What can we expect from Michigan State?
For the first time since 2006, someone other than Mark Dantonio is the head coach at Michigan State. The Spartans were so sold on Mel Tucker that the school gave him a monster six-year contract worth $5.5 million annually to get him out of Colorado. The cupboard isn't bare in Lansing, but the task ahead of Tucker is daunting. Playing in a division with Ohio State, Michigan, and Penn State will always present its challenges for the Spartans, and a trip to Iowa in a crossover contest won't make things easier. Expectations in Tucker's first season should be low, with many changes needed after Dantonio's lengthy tenure.

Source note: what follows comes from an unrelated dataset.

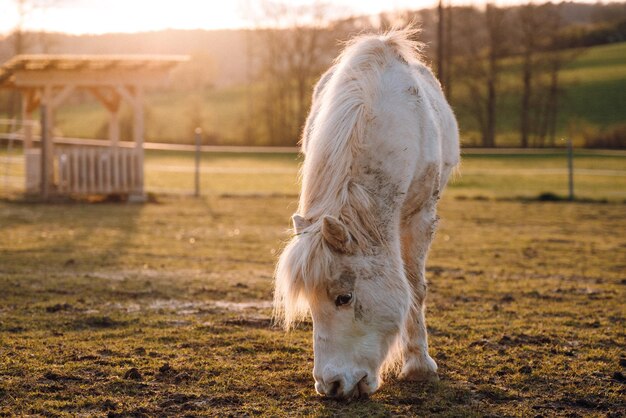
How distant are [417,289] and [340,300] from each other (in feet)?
3.25

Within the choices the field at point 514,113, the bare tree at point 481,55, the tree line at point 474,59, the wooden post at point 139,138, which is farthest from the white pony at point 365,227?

Will Minnesota row past Wisconsin?
With appearances in four of the last six Big Ten championship games, Wisconsin is the clear king of the East division. There's a serious threat to the throne this year in the form of PJ Fleck and his boat-rowers from Minnesota. Fresh off an 11-win campaign, the Gophers return the star quarterback-receiver duo of Tanner Morgan and Rashod Bateman, along with almost their entire offensive line. That's certainly enough firepower to get the Badgers' attention at the top of the heap.
Wisconsin's offense, on the other hand, enters the season as a great unknown. Jonathan Taylor and Quintez Cephus are gone, and quarterback Jack Coan is out indefinitely with a foot injury. In steps highly touted quarterback Graham Mertz to run an outfit that has a lot of solid pieces but lacks star power. The number of changes in Wisconsin, and the Golden Gophers' emergence, should make the West race as good as any division battle in the country.